What needs to be done:
Answer these questions about the article below on the Yankees' minor-league changes:
1. Which three minor-league teams did the Yankees drop?
2. Where did Staten Island's ownership say they found out they had lost their affiliation?
3. Which group has an ownership interest in Hudson Valley?

Exercise passage:
*** Begin section ***

The New York Yankees did, uh, not do a good job of telling the Staten Island Yankees that they were done.
The Red Sox got all the vitriol for dropping their Alex Cora re-hiring news in the wake of some serious developments in the presidential election, but to be perfectly fair, the Yankees deserve some scorn for their news dump, too.
Knowing there was about to be plenty of anger in the air, the Yankees chose this particular moment to get out ahead of things and reveal that they were making a major restructure of their minor-league system, kicking Charleston, Staten Island and Trenton to the curb.
Apparently, at least two of these teams had no idea this ruthless move was coming (or, at least, coming this weekend), as Trenton released a loud and emphatic statement claiming they were blindsided.
On Monday afternoon, Staten Island’s ownership joined the party, resoundingly decrying the Yankees’ closed-door changes, claiming they found out they’d lost their affiliation on Twitter.
You simply cannot do that.
Now, we’re just missing the Charleston owners accusing the Yankees of malfeasance, and we’ll have a complete set on our hands. Don’t expect that, though — the Goldklang Group has an ownership interest in Hudson Valley as well, so they net out evenly.
Whether Staten Island’s facilities were in poor shape or not isn’t the point here. Clearly, the Yankees intended to make this move pre-pandemic and found a solid excuse to get out under cover of darkness. To not inform the franchise you intended to make this switch, let alone to claim everything was copacetic for months, is embarrassing.
And it’s about to happen everywhere else across the country, too.
My childhood minor league team was the Trenton Thunder. To suddenly pull a team of future big leaguers from that park (which is gorgeous and a close drive for so much of the tri-state area and NYC) sucks and makes me sad. Can only hope they get a new affiliation https://t.co/O6uIRcu2QA
— Bobby Wagner (@bwags) November 9, 2020
Love ’em or hate ’em, the Staten Island franchise was built for the express purpose of serving the New York Yankees two decades ago.
MLB, Rob Manfred, and the individual teams appear to be unified in the notion that they can do whatever they want, minor-league cities be damned. Expect many more of these announcements to come league-wide, and very few positive ones.

*** End section ***

Extracted records:
*** Begin section ***

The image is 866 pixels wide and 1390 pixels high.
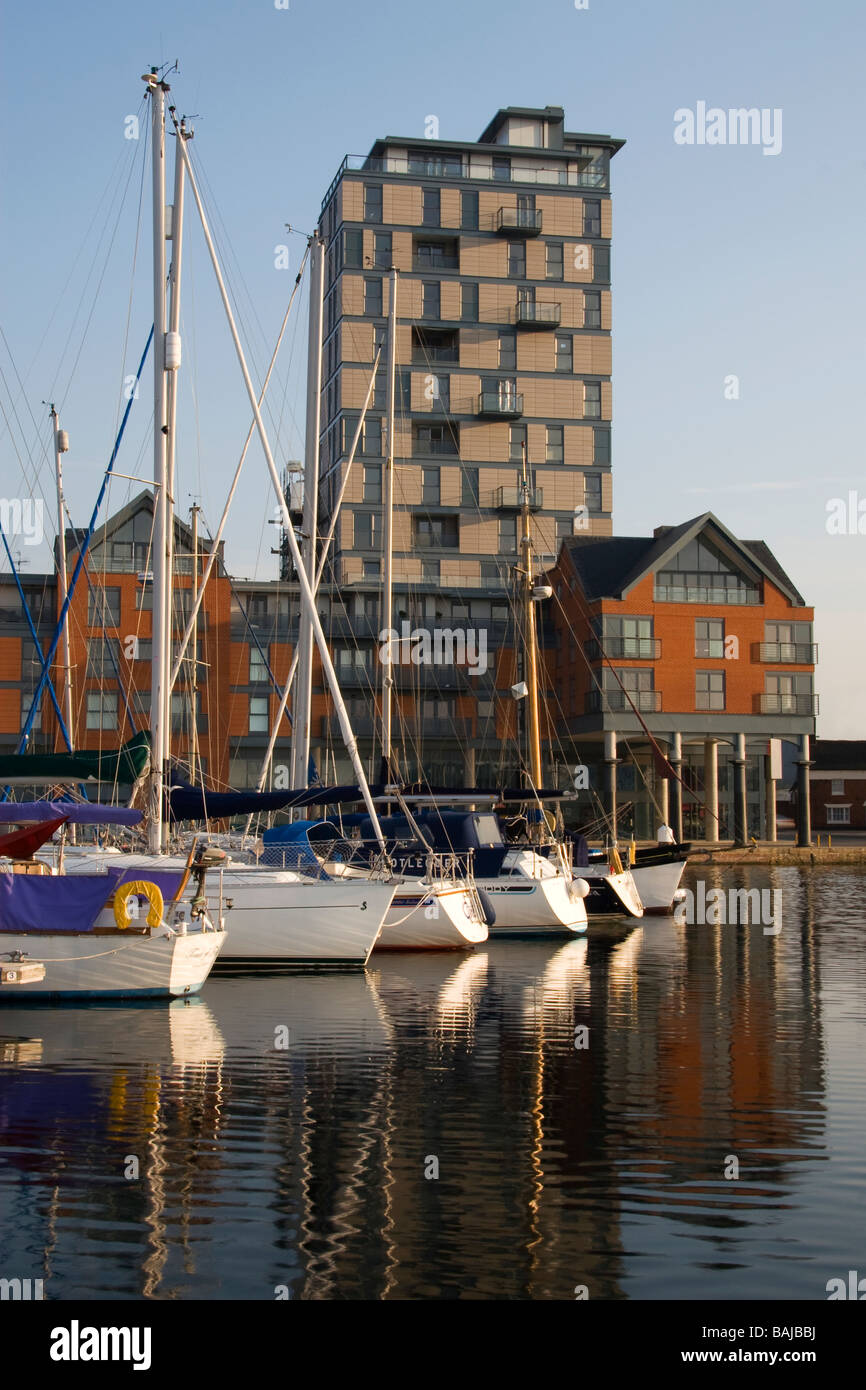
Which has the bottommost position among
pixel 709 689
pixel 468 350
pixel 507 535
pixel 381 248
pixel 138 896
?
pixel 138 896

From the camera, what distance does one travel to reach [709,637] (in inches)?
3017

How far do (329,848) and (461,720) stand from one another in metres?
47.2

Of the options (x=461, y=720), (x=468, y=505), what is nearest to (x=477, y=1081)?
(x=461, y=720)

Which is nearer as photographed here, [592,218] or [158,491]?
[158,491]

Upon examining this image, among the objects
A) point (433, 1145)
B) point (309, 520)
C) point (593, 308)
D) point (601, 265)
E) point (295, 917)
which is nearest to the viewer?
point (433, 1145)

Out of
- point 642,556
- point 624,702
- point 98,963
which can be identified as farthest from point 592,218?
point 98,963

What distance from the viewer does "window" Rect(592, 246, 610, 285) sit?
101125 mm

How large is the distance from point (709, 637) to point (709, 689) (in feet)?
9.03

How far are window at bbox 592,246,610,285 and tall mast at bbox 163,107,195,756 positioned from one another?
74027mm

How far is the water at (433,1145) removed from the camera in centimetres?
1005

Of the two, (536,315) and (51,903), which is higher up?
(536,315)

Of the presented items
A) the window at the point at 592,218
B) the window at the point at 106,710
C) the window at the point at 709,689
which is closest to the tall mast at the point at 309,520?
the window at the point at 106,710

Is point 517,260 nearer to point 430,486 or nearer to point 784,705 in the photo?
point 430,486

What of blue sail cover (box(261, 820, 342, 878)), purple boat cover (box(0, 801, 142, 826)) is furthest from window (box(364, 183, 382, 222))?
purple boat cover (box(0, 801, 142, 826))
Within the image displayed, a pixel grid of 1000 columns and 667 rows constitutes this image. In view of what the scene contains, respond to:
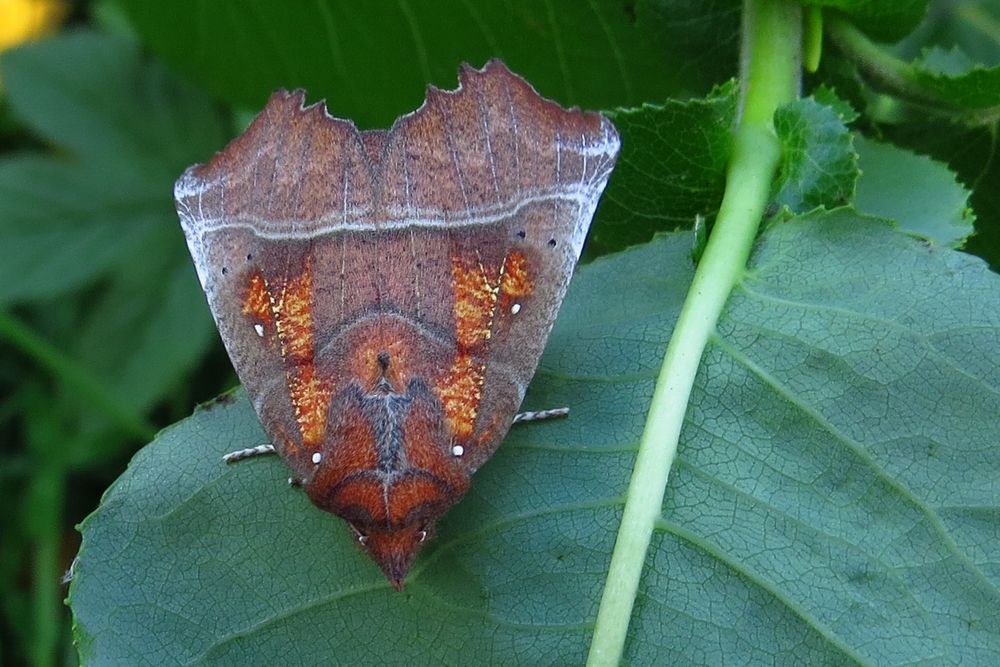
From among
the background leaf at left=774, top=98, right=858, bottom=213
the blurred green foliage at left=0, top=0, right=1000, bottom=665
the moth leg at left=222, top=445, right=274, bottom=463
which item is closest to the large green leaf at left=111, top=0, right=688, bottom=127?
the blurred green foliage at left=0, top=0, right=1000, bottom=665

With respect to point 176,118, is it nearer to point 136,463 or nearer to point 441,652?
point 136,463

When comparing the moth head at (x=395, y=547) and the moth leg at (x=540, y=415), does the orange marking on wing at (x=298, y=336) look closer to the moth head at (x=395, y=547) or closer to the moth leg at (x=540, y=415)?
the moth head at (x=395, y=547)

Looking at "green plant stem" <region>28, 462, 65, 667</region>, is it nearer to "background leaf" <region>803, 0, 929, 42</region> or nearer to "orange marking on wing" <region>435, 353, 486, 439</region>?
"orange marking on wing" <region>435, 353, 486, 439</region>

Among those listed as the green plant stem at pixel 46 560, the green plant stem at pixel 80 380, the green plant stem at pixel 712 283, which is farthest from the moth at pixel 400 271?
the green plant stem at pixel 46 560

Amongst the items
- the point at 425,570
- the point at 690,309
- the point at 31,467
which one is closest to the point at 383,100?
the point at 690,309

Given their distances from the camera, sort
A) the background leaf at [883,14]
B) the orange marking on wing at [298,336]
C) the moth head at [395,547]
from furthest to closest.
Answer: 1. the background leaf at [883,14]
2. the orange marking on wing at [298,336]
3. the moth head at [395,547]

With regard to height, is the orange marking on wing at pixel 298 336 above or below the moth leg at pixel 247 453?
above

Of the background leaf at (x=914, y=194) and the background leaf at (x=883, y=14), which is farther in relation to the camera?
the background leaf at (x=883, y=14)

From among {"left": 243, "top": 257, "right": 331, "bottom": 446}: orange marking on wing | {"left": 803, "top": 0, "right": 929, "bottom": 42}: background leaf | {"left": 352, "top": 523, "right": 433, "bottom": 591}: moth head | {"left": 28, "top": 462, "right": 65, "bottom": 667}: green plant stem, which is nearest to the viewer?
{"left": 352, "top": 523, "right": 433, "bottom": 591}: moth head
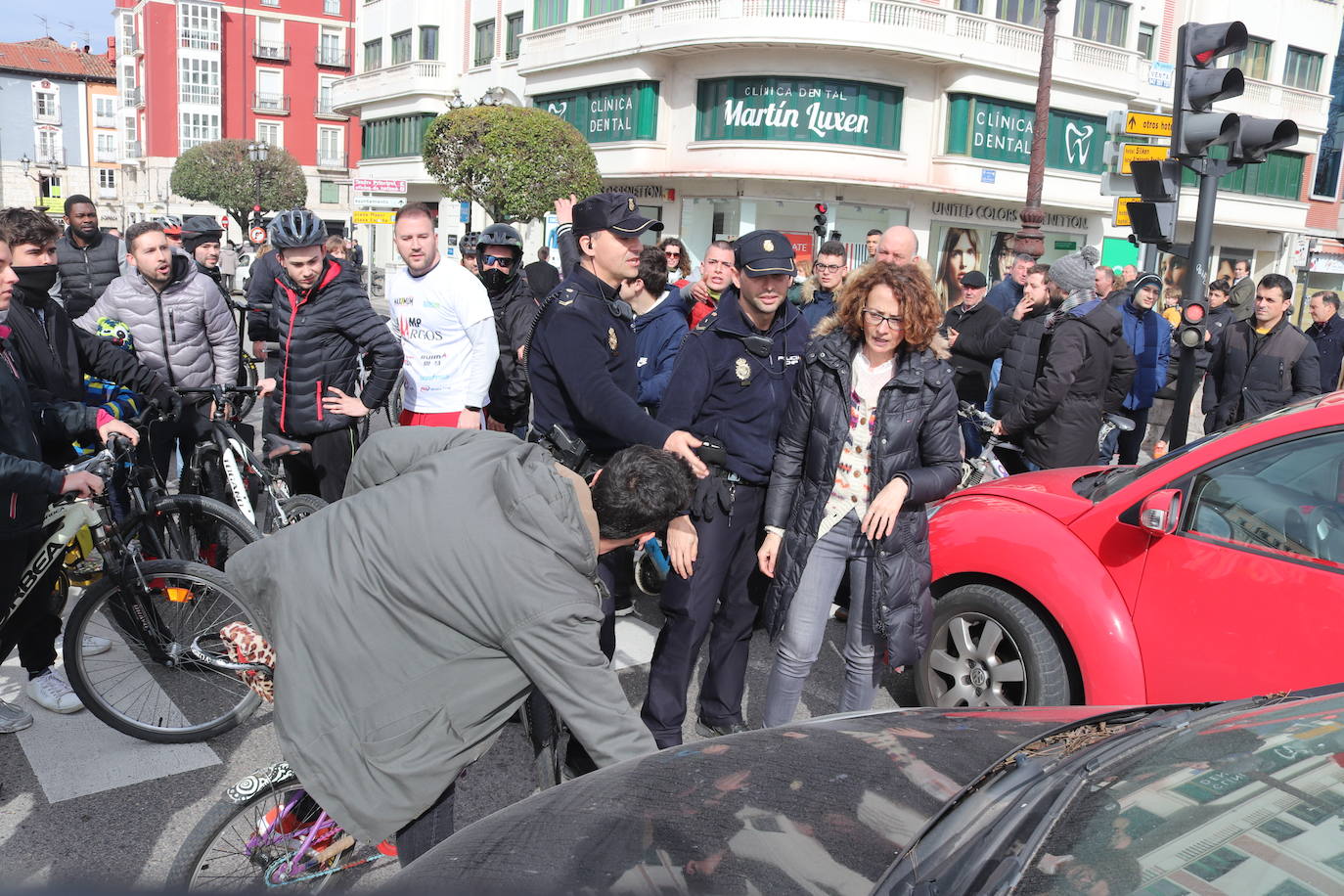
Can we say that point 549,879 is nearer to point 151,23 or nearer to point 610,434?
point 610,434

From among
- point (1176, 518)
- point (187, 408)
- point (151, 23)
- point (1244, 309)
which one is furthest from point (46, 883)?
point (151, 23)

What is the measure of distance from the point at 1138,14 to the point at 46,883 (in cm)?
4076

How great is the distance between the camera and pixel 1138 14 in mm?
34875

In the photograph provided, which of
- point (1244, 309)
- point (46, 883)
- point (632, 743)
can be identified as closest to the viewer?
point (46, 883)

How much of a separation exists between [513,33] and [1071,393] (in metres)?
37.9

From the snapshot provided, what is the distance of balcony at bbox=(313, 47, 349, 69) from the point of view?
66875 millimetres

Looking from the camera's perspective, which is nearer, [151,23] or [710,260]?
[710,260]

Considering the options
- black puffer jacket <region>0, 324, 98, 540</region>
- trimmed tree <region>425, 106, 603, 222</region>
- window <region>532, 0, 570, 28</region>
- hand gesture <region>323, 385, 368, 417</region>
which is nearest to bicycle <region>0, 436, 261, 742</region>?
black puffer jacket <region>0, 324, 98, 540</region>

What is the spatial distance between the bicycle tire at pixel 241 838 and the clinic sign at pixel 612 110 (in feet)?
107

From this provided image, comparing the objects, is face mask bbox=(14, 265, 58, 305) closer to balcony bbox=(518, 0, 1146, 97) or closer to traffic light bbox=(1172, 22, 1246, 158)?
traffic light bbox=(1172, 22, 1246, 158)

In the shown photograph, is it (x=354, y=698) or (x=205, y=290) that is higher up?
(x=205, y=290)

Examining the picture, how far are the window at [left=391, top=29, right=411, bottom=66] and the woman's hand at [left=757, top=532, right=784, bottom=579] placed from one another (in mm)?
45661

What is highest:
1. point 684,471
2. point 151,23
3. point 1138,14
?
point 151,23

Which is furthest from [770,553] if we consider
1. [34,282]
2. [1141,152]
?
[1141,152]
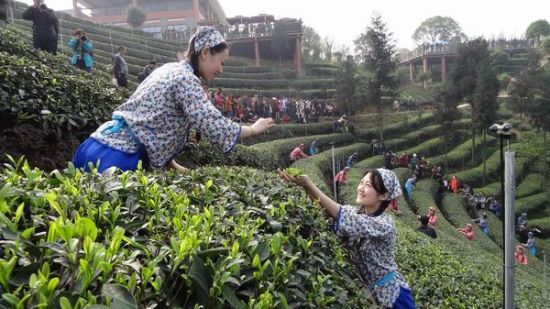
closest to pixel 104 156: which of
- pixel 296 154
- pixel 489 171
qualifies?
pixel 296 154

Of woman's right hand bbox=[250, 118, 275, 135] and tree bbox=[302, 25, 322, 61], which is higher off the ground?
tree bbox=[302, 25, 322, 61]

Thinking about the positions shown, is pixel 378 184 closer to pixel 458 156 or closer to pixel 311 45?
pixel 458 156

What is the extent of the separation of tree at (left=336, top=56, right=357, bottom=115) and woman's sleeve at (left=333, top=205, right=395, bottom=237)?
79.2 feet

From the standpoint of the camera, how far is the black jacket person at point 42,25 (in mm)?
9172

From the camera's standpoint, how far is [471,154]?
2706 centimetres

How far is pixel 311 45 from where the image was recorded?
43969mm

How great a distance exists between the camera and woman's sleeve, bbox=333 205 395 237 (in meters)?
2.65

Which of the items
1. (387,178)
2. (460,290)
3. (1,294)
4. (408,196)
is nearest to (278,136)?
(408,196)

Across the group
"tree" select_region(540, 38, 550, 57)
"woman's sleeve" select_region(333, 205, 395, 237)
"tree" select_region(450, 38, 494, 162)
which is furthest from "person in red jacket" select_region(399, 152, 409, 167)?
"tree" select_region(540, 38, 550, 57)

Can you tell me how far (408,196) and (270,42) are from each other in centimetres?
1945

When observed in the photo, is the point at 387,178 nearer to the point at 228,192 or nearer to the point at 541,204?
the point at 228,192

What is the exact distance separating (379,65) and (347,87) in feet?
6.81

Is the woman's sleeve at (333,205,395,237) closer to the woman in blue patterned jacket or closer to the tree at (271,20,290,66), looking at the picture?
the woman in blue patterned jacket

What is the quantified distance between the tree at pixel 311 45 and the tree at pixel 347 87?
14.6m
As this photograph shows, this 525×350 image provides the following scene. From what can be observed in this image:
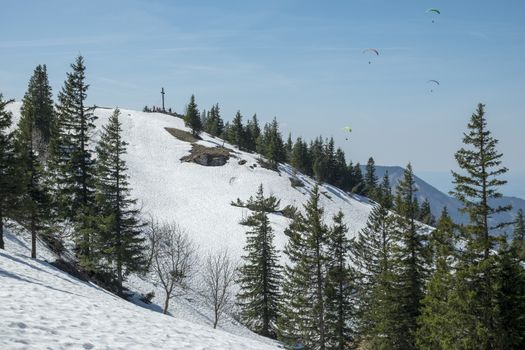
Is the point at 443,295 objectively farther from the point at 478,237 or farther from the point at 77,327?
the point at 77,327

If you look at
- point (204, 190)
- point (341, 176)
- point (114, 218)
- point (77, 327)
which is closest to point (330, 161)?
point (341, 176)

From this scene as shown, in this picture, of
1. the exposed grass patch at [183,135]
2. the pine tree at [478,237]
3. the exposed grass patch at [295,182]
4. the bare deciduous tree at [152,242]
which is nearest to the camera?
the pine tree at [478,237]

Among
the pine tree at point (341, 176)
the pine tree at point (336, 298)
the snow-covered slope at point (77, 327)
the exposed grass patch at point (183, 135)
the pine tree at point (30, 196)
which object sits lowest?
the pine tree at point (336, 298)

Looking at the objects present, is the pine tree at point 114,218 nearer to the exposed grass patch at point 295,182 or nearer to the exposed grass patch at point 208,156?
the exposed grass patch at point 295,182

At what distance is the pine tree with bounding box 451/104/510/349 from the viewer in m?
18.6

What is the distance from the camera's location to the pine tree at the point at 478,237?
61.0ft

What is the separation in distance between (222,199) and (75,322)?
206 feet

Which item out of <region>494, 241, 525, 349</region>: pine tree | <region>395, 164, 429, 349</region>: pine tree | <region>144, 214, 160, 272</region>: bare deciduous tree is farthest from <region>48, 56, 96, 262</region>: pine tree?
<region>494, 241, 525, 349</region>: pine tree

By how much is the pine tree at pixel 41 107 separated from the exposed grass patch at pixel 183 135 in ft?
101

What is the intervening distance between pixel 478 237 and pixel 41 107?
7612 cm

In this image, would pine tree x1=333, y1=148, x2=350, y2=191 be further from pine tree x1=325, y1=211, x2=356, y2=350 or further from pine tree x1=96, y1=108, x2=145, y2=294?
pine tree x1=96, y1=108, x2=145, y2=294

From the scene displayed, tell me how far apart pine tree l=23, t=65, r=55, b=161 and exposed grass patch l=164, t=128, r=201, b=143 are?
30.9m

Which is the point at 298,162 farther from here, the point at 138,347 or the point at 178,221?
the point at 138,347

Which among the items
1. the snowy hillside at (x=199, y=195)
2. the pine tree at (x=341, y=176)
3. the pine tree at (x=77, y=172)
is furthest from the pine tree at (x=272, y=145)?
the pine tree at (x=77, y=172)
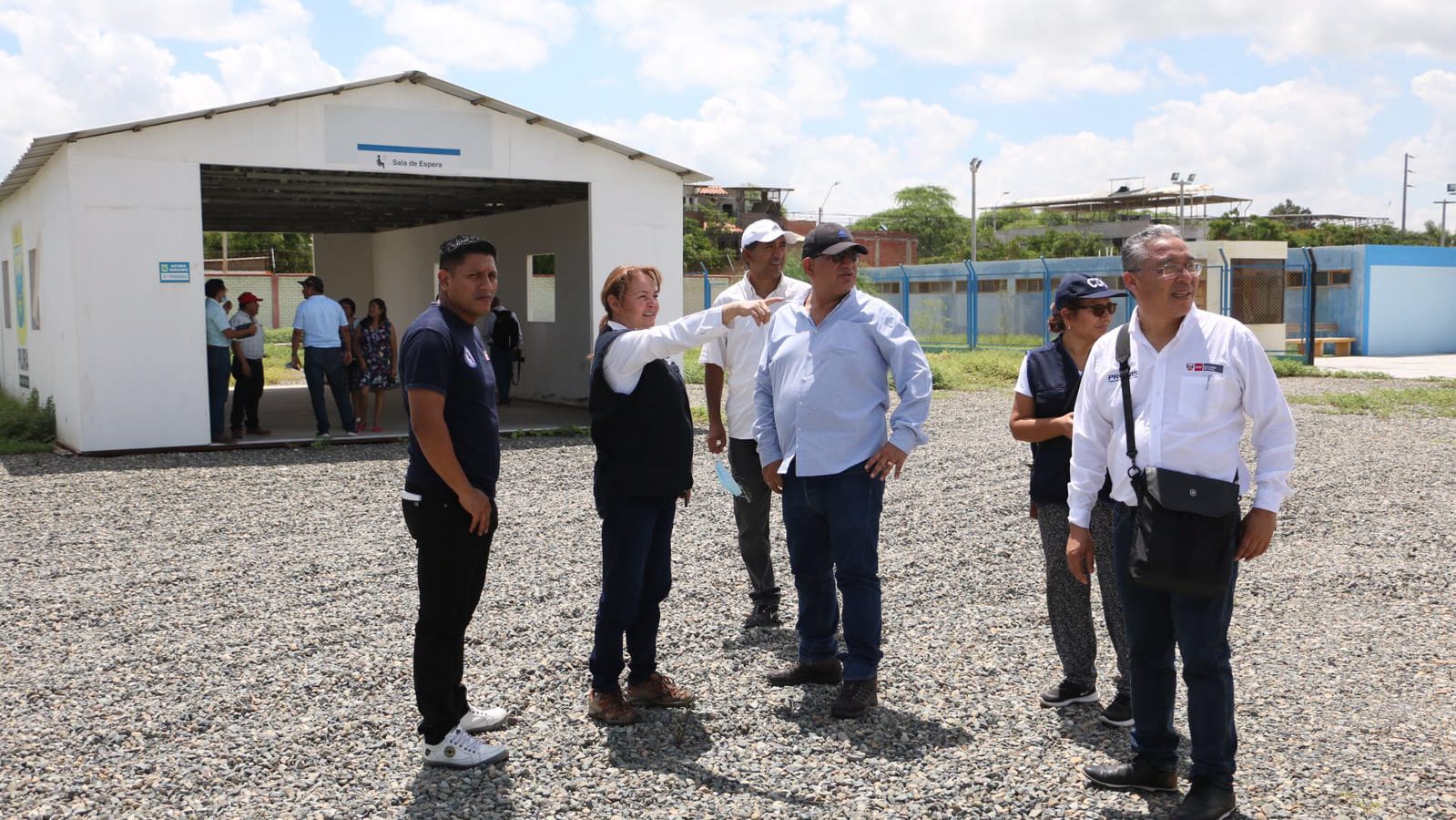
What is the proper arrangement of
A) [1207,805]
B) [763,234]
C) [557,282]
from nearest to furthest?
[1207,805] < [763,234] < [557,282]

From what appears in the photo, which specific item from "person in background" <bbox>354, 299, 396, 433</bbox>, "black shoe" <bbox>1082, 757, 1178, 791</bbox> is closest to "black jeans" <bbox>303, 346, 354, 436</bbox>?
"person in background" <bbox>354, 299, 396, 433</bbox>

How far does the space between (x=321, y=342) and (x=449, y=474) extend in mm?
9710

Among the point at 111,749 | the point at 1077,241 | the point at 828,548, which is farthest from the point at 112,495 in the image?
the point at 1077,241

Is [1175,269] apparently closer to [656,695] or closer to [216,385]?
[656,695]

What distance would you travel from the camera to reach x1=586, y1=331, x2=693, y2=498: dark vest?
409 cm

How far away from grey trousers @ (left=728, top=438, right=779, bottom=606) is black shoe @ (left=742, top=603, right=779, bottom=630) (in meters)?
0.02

*** End section ***

Response box:
1. Charleston, Staten Island and Trenton.
2. On Twitter.
3. The Goldklang Group.